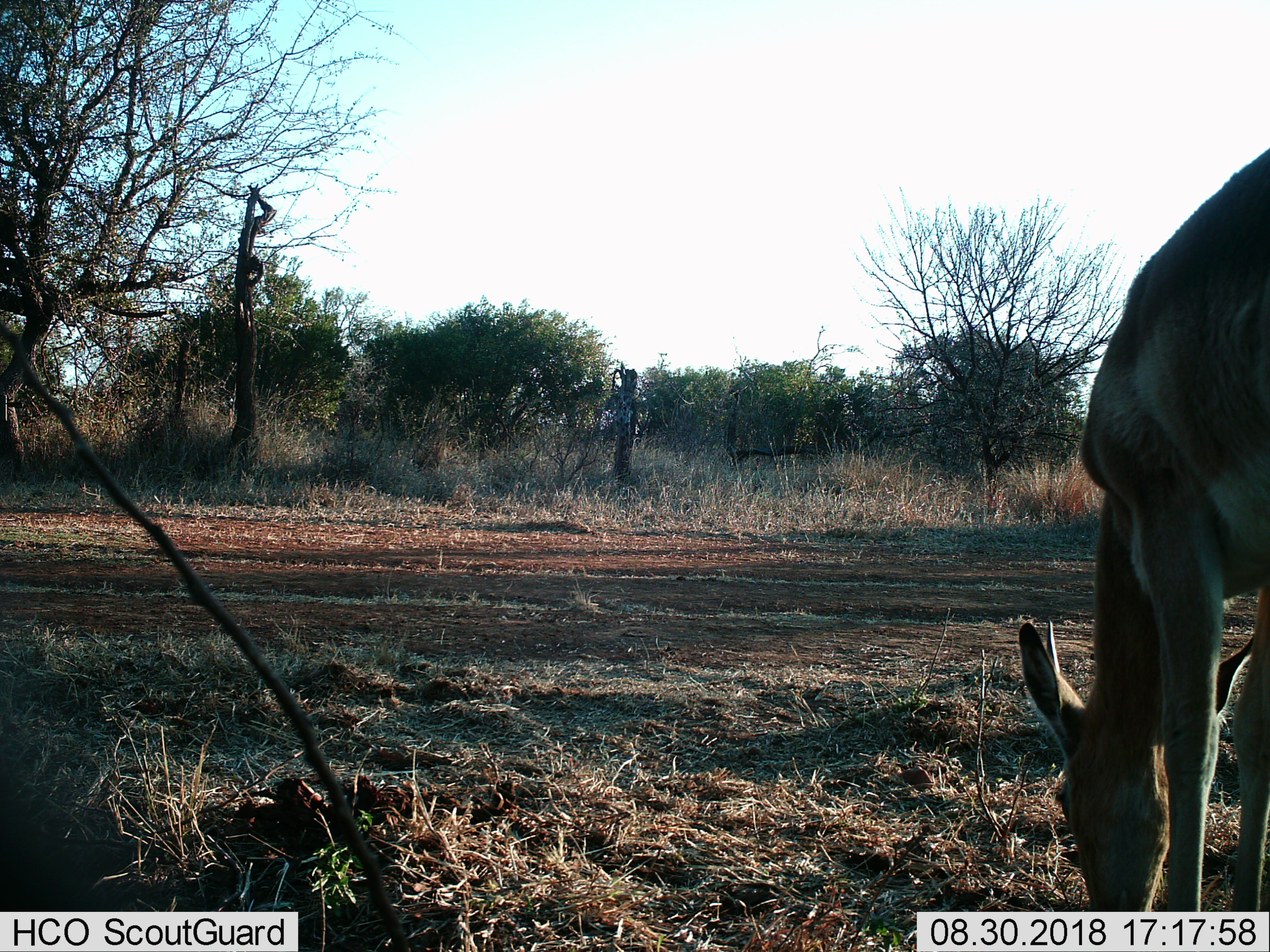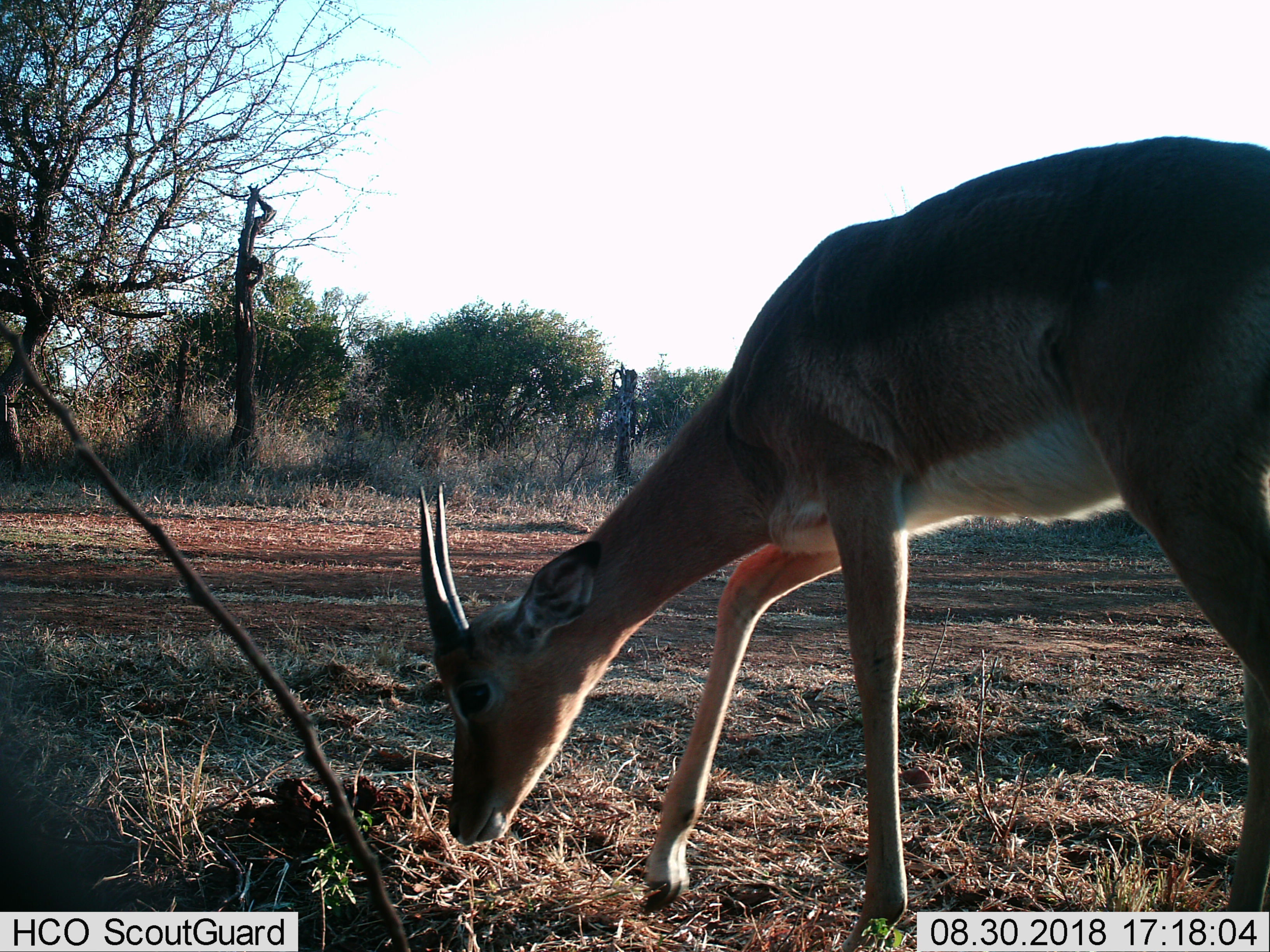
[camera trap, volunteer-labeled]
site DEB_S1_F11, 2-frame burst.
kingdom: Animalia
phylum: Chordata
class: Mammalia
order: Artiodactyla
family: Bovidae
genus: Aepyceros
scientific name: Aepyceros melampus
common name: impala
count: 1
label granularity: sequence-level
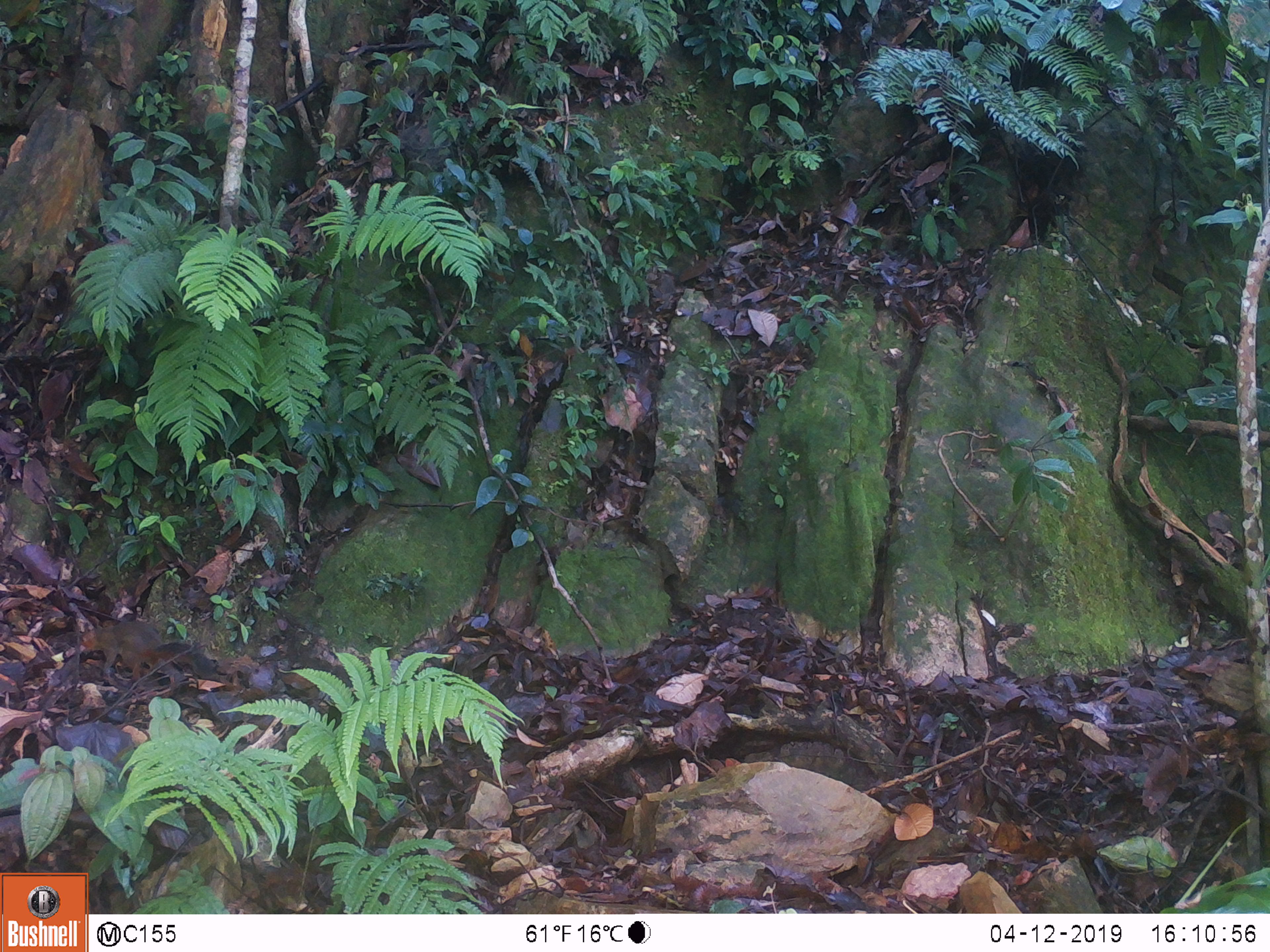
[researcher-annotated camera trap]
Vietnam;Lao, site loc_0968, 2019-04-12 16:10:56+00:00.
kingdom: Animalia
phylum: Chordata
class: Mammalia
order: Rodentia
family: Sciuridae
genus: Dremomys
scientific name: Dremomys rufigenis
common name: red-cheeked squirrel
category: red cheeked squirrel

Task to carry out:
The entries above need to be transcribed word for word, and the pictures stay out.

Output:
[camera trap, volunteer-labeled]
site DEB_S1_F11, 2-frame burst.
kingdom: Animalia
phylum: Chordata
class: Mammalia
order: Artiodactyla
family: Bovidae
genus: Aepyceros
scientific name: Aepyceros melampus
common name: impala
count: 1
label granularity: sequence-level
[researcher-annotated camera trap]
Vietnam;Lao, site loc_0968, 2019-04-12 16:10:56+00:00.
kingdom: Animalia
phylum: Chordata
class: Mammalia
order: Rodentia
family: Sciuridae
genus: Dremomys
scientific name: Dremomys rufigenis
common name: red-cheeked squirrel
category: red cheeked squirrel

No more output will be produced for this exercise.